Trusting that HBase could deliver "optimal write and read performance" and "orders of magnitude" higher scalability than MySQL, Alag says NextBio late last year implemented a small cluster exclusively for HBase work. It used a Hadoop distribution from MapR, which provides software as well as enterprise support and training. It took six months to bring the deployment into production, in large part due to the learning curve associated with HBase, says Alag.
NextBio's primary Hadoop system for MapReduce processing runs entirely on Apache open-source software, and the company does not use any third-party support. Where HBase was concerned, NextBio wanted MapR's help. The support is necessary, says Alag, because HBase still has "rough edges." For example, NextBio has had trouble with servers going down, and when that happens, it loses access to some of its data until those servers can be recovered.
"We're trying to figure out whether it's our code or the way we're using it that causes servers to crash," Alag says. "We hit HBase pretty hard, and we're constantly adding new data."
[ Want more on NoSQL databases? Read 2 Lessons Learned Managing Big Data In Cloud. ]
For the time being, NextBio is still running its MySQL-based correlation database as a backup until it can be more confident about HBase reliability. Alag says his company plans to test HBase release 0.92, a recent Apache software upgrade that promises greater resiliency and recoverability. For example, active replication has been added so live replicas of HBase clusters can be set up in separate data centers. This supports failover between sites in the event of a failure. The release also supports distributed log splitting, which speeds recovery after server failures.
Alag and analysts like Adrian of Gartner are confident the HBase reliability problems will be solved fairly quickly.

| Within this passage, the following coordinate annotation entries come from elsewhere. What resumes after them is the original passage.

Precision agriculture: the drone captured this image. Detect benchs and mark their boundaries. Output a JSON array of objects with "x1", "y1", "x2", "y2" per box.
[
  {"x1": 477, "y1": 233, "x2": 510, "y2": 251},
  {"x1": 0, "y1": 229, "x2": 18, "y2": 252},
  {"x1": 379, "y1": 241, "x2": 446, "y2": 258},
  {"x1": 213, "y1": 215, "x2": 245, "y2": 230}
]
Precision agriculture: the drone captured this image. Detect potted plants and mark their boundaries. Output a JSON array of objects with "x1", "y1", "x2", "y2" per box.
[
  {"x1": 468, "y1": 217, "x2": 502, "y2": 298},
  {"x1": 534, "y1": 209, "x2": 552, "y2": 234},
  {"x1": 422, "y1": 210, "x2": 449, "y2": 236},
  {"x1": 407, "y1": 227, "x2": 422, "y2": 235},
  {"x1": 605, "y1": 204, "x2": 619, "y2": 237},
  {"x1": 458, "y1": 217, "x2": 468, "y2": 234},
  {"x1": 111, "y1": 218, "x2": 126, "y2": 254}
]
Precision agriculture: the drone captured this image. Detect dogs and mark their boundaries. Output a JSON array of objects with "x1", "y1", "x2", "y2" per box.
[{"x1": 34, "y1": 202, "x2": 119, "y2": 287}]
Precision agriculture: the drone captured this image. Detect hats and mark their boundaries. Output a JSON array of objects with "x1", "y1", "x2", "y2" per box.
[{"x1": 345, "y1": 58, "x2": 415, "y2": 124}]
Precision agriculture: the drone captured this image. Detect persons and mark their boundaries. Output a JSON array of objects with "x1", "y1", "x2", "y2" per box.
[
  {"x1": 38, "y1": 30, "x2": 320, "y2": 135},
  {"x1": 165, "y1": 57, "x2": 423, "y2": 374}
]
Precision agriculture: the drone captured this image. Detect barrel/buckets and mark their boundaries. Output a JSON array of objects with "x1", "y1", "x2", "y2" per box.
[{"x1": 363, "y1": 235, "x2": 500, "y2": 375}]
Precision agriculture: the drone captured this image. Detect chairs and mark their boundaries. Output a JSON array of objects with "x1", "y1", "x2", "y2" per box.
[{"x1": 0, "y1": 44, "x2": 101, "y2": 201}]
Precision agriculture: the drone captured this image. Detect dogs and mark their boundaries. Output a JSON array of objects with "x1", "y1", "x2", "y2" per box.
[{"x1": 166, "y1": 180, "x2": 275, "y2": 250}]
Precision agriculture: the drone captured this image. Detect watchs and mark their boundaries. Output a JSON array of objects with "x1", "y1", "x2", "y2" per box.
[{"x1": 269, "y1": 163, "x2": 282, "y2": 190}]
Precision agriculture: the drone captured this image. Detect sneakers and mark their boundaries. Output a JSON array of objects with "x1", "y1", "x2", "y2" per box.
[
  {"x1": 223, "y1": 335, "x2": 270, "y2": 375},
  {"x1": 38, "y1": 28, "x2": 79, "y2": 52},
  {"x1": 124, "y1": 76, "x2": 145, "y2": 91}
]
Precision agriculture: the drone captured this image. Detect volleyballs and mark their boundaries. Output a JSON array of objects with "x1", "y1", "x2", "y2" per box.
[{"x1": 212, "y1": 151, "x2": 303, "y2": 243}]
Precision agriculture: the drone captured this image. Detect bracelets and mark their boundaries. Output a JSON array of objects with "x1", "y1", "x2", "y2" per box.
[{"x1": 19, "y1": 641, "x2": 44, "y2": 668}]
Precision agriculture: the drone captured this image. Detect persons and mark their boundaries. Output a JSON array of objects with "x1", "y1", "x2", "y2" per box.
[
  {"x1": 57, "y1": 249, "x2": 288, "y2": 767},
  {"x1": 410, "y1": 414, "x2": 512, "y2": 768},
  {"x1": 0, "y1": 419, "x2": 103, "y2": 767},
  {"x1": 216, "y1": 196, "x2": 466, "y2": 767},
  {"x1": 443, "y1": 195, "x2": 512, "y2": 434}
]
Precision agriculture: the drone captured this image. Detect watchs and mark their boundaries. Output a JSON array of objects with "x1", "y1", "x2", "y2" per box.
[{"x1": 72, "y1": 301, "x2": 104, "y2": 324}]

There are NoSQL alternatives to HBase, even within the Apache family. Apache Cassandra, for example, is a highly scalable, NoSQL database that's gaining popularity, but it has different strengths than HBase, according to Charles Zedlewski, VP of products at Hadoop distributor and training and support firm Cloudera.
"HBase is known for consistency, whereas Cassandra's strong suit is availability," Zedlewski explains. "HBase will always will always give you the right answer, but sometimes portions of the data go offline. Cassandra always supplies an answer, but it's not always up to data with the very latest information."

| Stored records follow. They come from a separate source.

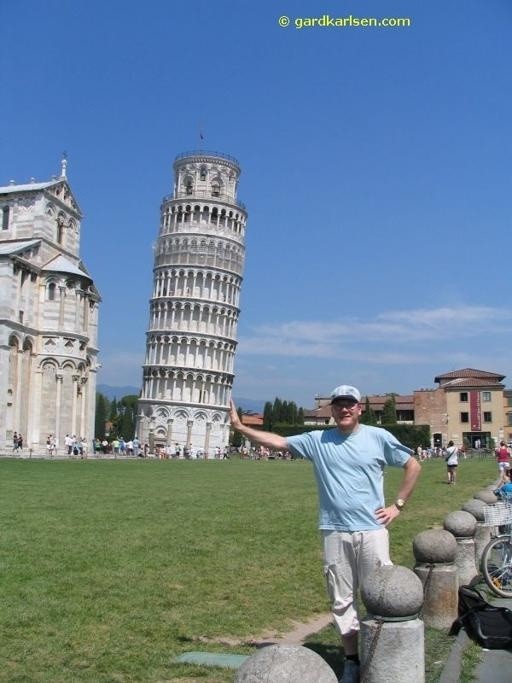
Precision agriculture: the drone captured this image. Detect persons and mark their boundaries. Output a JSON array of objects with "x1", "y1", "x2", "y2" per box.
[
  {"x1": 444, "y1": 440, "x2": 458, "y2": 485},
  {"x1": 12, "y1": 431, "x2": 481, "y2": 462},
  {"x1": 494, "y1": 440, "x2": 512, "y2": 479},
  {"x1": 227, "y1": 384, "x2": 422, "y2": 682}
]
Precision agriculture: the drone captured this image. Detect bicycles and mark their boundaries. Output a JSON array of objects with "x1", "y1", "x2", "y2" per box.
[{"x1": 480, "y1": 483, "x2": 512, "y2": 600}]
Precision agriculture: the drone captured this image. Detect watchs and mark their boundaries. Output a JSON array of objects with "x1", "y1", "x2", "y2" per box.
[{"x1": 394, "y1": 496, "x2": 406, "y2": 510}]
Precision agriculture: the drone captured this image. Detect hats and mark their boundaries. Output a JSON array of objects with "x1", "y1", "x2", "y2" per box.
[{"x1": 330, "y1": 384, "x2": 362, "y2": 402}]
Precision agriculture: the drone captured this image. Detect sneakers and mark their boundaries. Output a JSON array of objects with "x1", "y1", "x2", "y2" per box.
[{"x1": 338, "y1": 658, "x2": 361, "y2": 683}]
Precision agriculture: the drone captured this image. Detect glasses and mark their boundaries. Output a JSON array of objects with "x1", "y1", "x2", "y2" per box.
[{"x1": 331, "y1": 402, "x2": 358, "y2": 409}]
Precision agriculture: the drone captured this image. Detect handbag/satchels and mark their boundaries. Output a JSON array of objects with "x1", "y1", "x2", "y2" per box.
[
  {"x1": 447, "y1": 584, "x2": 512, "y2": 656},
  {"x1": 445, "y1": 447, "x2": 456, "y2": 462}
]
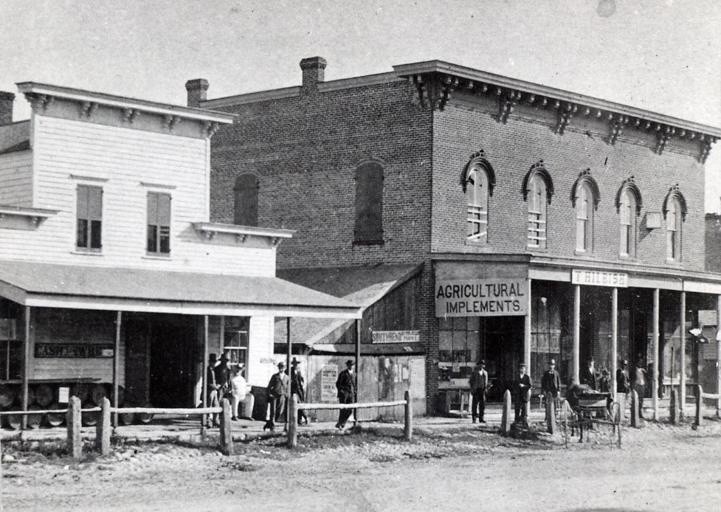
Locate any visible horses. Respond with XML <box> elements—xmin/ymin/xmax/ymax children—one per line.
<box><xmin>565</xmin><ymin>375</ymin><xmax>594</xmax><ymax>431</ymax></box>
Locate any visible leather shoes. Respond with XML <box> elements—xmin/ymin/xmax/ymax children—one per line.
<box><xmin>472</xmin><ymin>419</ymin><xmax>486</xmax><ymax>424</ymax></box>
<box><xmin>207</xmin><ymin>416</ymin><xmax>255</xmax><ymax>428</ymax></box>
<box><xmin>336</xmin><ymin>423</ymin><xmax>344</xmax><ymax>428</ymax></box>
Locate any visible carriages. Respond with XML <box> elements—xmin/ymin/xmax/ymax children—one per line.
<box><xmin>561</xmin><ymin>375</ymin><xmax>622</xmax><ymax>448</ymax></box>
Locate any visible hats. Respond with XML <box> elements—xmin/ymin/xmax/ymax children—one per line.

In recognition of these strengths, HBase tends to get used for write-heavy workloads. As an example, Cloudera customer eBay is using Hbase as the basis for a new search engine, code-named Cassini, that will handle search and search indexing across eBay's massive sites.

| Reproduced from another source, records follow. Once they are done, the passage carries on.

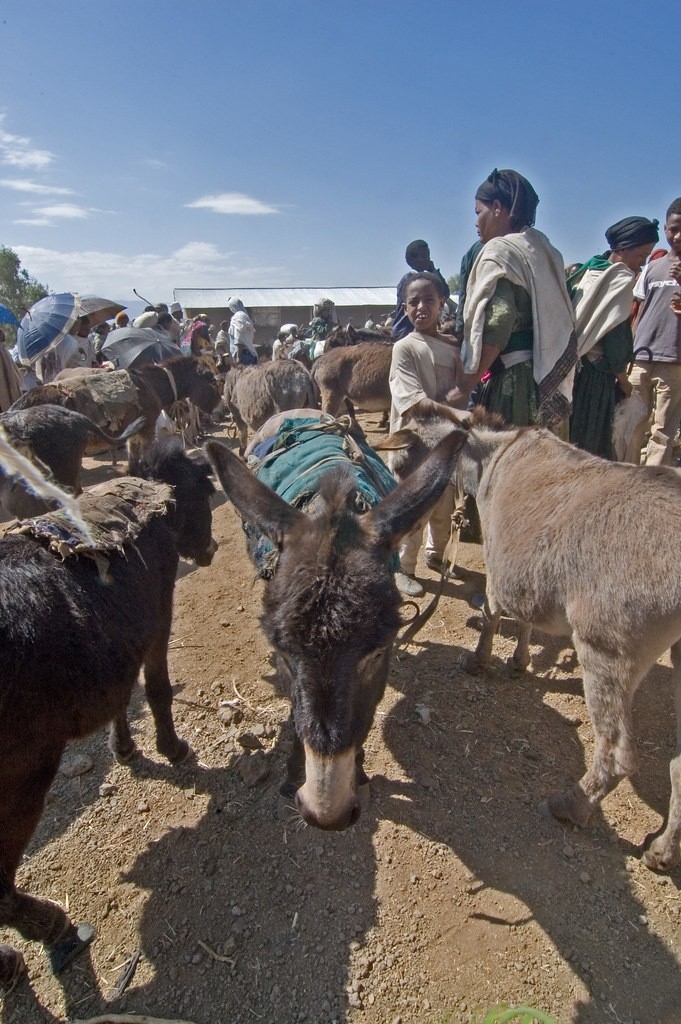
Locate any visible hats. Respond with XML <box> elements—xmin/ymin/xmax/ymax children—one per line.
<box><xmin>169</xmin><ymin>303</ymin><xmax>182</xmax><ymax>314</ymax></box>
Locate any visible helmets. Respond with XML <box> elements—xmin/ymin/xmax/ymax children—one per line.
<box><xmin>116</xmin><ymin>314</ymin><xmax>131</xmax><ymax>325</ymax></box>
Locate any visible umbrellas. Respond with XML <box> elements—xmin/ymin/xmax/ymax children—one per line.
<box><xmin>78</xmin><ymin>296</ymin><xmax>128</xmax><ymax>328</ymax></box>
<box><xmin>17</xmin><ymin>292</ymin><xmax>81</xmax><ymax>366</ymax></box>
<box><xmin>0</xmin><ymin>303</ymin><xmax>24</xmax><ymax>331</ymax></box>
<box><xmin>100</xmin><ymin>327</ymin><xmax>184</xmax><ymax>371</ymax></box>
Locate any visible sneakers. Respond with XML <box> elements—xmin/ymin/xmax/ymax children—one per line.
<box><xmin>426</xmin><ymin>556</ymin><xmax>462</xmax><ymax>579</ymax></box>
<box><xmin>394</xmin><ymin>570</ymin><xmax>424</xmax><ymax>595</ymax></box>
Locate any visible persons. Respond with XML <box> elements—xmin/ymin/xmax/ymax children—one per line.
<box><xmin>388</xmin><ymin>272</ymin><xmax>473</xmax><ymax>595</ymax></box>
<box><xmin>12</xmin><ymin>296</ymin><xmax>258</xmax><ymax>395</ymax></box>
<box><xmin>0</xmin><ymin>329</ymin><xmax>23</xmax><ymax>413</ymax></box>
<box><xmin>393</xmin><ymin>169</ymin><xmax>681</xmax><ymax>545</ymax></box>
<box><xmin>272</xmin><ymin>297</ymin><xmax>388</xmax><ymax>362</ymax></box>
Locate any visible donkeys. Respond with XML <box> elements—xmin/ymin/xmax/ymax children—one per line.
<box><xmin>0</xmin><ymin>324</ymin><xmax>681</xmax><ymax>986</ymax></box>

"If you have millions of merchants updating what products they have for sale on a daily basis, that's a write-heavy workload," Zedlewski says.
In contrast, Cassandra is usually favored when low-latency reading is of utmost importance but the content might not be updated all that frequently, Zedlewski says.
HBase is crucial to the Hadoop community because most developers want to write to databases, not file systems, says Zedlewski. Tabular access to data is what they're used to, and that's what HBase give them--all with big-data scale and NoSQL flexibility.